• EXERCISE REQUIREMENTS:
Render the entries below, from the line containing "Which item is further" through the end of the entries, as a Markdown table with the columns Row and Line. Give each non-blank line its own row, numbered in order.

• INFORMATION PROVIDED:
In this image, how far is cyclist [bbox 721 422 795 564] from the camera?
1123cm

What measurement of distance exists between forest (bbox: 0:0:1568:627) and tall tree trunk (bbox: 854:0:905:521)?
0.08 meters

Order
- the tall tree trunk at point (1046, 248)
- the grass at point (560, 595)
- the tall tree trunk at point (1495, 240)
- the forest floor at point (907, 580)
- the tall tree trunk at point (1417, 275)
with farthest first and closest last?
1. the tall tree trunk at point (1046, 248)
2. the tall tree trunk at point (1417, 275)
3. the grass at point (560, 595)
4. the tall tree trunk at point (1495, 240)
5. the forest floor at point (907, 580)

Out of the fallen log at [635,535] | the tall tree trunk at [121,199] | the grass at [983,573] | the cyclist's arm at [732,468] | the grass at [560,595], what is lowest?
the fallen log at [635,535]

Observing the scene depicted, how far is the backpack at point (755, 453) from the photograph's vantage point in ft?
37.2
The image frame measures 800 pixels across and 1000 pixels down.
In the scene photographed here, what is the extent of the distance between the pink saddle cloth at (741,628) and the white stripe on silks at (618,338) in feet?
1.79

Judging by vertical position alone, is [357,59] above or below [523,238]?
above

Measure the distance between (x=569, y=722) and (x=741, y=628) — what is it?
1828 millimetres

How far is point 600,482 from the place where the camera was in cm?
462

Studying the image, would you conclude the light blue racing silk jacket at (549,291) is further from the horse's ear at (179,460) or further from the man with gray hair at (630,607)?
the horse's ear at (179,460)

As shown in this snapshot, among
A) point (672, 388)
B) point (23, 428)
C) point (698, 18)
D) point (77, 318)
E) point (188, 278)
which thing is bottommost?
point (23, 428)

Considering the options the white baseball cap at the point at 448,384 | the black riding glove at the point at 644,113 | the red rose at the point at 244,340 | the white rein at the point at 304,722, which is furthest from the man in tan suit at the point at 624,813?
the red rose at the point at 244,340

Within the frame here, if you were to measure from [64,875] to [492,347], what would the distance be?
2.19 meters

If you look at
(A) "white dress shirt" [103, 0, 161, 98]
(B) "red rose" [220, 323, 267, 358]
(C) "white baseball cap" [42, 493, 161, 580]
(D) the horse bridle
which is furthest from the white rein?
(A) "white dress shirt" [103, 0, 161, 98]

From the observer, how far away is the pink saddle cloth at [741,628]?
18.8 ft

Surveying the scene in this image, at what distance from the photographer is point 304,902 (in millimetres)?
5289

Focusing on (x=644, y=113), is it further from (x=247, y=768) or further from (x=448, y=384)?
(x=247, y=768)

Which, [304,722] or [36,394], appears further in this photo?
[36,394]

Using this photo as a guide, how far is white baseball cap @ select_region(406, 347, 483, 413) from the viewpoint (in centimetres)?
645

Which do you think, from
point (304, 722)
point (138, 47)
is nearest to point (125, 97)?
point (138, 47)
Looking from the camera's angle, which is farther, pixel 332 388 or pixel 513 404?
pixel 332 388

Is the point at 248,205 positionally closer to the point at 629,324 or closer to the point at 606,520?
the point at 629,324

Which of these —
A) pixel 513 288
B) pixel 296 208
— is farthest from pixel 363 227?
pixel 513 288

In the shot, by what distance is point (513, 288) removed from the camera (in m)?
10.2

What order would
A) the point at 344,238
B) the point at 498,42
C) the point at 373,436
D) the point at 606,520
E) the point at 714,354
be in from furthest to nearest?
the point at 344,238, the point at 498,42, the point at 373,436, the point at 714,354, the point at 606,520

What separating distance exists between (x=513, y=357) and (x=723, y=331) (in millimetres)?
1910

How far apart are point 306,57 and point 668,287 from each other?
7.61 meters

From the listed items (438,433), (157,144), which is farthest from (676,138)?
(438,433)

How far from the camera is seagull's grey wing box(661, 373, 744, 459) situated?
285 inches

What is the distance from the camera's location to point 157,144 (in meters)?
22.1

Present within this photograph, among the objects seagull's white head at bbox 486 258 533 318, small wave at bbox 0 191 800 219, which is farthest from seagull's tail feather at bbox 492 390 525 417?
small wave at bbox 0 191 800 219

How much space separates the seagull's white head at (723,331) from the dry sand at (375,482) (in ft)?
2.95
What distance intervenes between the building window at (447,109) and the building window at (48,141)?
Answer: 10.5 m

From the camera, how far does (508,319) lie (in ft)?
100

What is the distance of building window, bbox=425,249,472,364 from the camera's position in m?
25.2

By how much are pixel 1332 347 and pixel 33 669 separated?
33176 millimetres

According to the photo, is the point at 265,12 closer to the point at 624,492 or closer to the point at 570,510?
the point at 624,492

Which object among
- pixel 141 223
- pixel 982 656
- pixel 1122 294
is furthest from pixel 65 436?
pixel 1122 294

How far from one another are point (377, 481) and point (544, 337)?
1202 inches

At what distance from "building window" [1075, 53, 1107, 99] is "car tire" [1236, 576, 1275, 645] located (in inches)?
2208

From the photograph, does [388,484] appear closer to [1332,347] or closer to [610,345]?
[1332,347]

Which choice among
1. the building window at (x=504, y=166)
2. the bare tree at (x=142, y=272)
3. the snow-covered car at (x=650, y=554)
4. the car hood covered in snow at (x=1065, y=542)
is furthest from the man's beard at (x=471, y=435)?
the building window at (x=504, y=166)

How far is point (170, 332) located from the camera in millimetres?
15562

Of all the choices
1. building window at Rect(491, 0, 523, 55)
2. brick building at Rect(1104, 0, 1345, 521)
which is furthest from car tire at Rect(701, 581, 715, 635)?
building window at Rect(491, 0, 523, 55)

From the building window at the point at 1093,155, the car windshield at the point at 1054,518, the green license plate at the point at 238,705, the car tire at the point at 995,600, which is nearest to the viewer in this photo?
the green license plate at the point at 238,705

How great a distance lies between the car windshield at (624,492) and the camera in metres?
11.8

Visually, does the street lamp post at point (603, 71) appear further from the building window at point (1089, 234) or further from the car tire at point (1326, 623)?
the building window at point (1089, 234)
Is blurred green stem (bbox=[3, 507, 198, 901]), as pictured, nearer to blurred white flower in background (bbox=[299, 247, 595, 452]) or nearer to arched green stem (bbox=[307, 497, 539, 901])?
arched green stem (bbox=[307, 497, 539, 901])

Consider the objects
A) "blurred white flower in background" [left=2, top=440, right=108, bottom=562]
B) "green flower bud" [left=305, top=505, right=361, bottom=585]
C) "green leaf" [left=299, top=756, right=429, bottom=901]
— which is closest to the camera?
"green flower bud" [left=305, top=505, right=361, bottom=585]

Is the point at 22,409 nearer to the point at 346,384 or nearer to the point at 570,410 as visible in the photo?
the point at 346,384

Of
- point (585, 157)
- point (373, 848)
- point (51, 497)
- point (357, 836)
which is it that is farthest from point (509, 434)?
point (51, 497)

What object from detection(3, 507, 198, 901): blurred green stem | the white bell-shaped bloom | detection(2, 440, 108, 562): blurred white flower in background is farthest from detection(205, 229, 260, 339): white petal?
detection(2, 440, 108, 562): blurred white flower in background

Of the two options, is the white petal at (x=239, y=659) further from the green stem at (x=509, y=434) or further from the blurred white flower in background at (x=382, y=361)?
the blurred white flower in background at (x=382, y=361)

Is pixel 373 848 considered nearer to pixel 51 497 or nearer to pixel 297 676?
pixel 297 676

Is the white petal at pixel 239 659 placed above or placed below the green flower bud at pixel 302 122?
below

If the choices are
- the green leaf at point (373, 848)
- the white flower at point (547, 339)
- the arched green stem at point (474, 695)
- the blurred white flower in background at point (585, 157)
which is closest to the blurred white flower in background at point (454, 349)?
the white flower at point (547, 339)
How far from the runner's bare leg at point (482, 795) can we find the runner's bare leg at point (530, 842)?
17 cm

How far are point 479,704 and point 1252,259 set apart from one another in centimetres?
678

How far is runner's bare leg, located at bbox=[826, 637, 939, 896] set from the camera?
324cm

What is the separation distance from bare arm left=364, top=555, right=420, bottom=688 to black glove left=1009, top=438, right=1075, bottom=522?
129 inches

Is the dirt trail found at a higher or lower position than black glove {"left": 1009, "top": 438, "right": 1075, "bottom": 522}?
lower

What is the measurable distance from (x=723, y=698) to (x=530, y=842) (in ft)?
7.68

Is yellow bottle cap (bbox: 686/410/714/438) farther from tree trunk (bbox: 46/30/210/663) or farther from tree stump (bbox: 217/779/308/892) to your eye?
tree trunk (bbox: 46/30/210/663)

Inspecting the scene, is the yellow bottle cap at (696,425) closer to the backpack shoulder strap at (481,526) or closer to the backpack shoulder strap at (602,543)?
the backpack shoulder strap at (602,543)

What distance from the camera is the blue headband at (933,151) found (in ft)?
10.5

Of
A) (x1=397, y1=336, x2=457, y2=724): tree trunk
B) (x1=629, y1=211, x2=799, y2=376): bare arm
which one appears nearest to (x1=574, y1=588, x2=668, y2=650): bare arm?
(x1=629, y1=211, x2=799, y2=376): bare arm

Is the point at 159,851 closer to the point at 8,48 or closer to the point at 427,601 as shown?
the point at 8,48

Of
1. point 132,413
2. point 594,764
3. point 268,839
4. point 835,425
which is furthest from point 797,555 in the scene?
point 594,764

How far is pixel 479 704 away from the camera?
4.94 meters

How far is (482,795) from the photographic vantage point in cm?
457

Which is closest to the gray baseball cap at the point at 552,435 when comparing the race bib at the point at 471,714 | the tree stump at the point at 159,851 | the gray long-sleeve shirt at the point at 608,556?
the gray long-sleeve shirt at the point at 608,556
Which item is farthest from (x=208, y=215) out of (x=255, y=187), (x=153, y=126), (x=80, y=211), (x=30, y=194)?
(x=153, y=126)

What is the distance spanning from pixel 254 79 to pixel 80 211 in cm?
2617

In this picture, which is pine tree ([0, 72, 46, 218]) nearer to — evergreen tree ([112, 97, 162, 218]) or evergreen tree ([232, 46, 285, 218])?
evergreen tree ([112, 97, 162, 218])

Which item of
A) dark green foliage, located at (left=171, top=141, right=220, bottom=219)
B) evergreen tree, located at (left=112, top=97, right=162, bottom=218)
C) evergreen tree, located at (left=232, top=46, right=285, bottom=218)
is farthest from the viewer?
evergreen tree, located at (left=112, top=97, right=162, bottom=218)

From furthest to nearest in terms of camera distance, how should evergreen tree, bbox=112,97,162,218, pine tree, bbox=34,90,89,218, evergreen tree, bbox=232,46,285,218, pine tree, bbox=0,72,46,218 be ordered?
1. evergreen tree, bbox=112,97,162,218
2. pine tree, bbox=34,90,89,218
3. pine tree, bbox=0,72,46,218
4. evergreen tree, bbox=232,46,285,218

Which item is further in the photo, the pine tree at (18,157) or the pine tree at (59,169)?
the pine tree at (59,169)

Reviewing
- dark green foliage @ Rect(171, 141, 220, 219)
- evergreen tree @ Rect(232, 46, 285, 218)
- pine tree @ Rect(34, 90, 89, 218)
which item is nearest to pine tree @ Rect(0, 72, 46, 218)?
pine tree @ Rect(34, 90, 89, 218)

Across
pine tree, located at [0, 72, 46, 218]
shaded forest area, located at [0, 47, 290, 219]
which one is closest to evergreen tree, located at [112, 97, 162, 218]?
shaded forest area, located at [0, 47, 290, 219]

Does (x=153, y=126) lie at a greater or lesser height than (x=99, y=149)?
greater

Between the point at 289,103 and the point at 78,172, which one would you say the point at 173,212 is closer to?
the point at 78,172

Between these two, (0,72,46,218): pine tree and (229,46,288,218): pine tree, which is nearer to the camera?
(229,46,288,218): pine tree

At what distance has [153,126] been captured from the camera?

• ANSWER TO THE EXERCISE:
| Row | Line |
|---|---|
| 1 | Which item is further in the photo, the pine tree at (18,157) or the pine tree at (59,169)? |
| 2 | the pine tree at (59,169) |
| 3 | Reviewing |
| 4 | - dark green foliage @ Rect(171, 141, 220, 219) |
| 5 | - evergreen tree @ Rect(232, 46, 285, 218) |
| 6 | - pine tree @ Rect(34, 90, 89, 218) |
| 7 | which item is nearest to pine tree @ Rect(0, 72, 46, 218)? |
| 8 | pine tree @ Rect(34, 90, 89, 218) |
| 9 | Across |
| 10 | pine tree, located at [0, 72, 46, 218] |
| 11 | shaded forest area, located at [0, 47, 290, 219] |
| 12 | which one is closest to evergreen tree, located at [112, 97, 162, 218]? |
| 13 | shaded forest area, located at [0, 47, 290, 219] |
| 14 | Does (x=153, y=126) lie at a greater or lesser height than (x=99, y=149)? |
| 15 | greater |
| 16 | Between the point at 289,103 and the point at 78,172, which one would you say the point at 173,212 is closer to? |
| 17 | the point at 78,172 |
| 18 | Between these two, (0,72,46,218): pine tree and (229,46,288,218): pine tree, which is nearer to the camera? |
| 19 | (229,46,288,218): pine tree |
| 20 | At what distance has [153,126] been captured from the camera? |